NO. That is NOT true!!
Damn, i plainly requested that you do a google search and you would learn something. Here. I've done the search for you. here's the first link that popped up.
Research suggests that rheumatic fever is caused by the body’s immunesystem acting inappropriately as a complication of strep throat. The body’s immune cells are unable to distinguish between Group A streptococcus bacteria’s antigens and antigens present on the body’s own cells, resulting in the immune cells attacking the body. However, some people develop rheumatic fever that never had an obvious throat infection and test negative after a throat culture.
Rheumatic fever is an immune response to an infection with group A streptococcus. The same bacteria causes strep throat and scarlet fever. While streptococcal skin infections are fairly common, they have not been linked to rheumatic fever.
Rheumatic fever is most prevalent in school-age children who are 5 to 15 years old. It is seen most often in the cold winter months when strep throat is also most common. Rheumatic fever may also occur in adults. It is seen with equal frequency in men and women. However, women with rheumatic fever are more likely to develop Sydenham chorea and mitral valve prolapse
to answer your question, i have no medical credentials. But apparently, even if i had one it wouldn't guarantee that i'd stick with the things i was actually trained in.

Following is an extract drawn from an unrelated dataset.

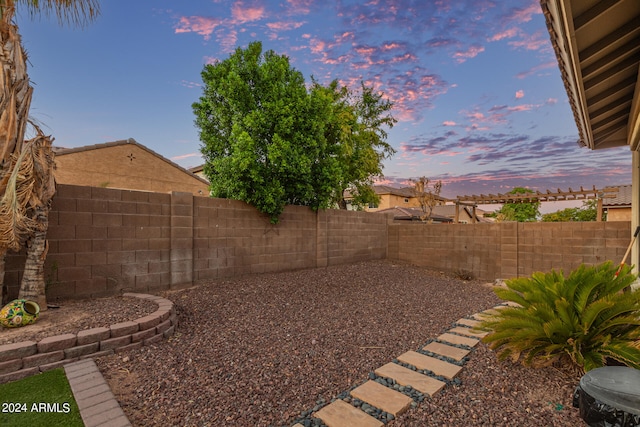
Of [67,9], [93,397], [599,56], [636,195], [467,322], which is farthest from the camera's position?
[636,195]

that's why others have advised you to chill out on the excessive commentary as well. I was trying to help stop the spread of misinformation which is something that you apparently are going to keep right on doing anyways.
Richard_smoker added 40 Minutes and 16 Seconds later...

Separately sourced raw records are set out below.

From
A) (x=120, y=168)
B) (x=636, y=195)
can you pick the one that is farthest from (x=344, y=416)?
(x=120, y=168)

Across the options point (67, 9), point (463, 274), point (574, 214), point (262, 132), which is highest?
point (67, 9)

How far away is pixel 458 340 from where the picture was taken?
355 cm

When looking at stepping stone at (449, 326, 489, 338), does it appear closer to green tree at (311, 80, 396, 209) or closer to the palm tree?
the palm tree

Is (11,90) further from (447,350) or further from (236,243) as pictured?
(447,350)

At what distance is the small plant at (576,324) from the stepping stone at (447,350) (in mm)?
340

listen man, i apologize if my words were harsh.
i didn't intend to start a flame war. it's just that we have a very high standard here and that's why we appreciate when people use sources until their credibility has been established...and even then, sources are often necessary & always helpful.
but you're right about the 3% risk. the fact is that even if the sore throat resolves spontaneously, they still have that 3% risk. which is actually QUITE high...especially when you consider that the chances of a man catching HIV from having unprotected sex one time with an AIDS patient is less than 1/3 of the same risk!
try talking someone down from worrying about getting an HIV test when they find out someone they just had unprotected sex with has AIDS!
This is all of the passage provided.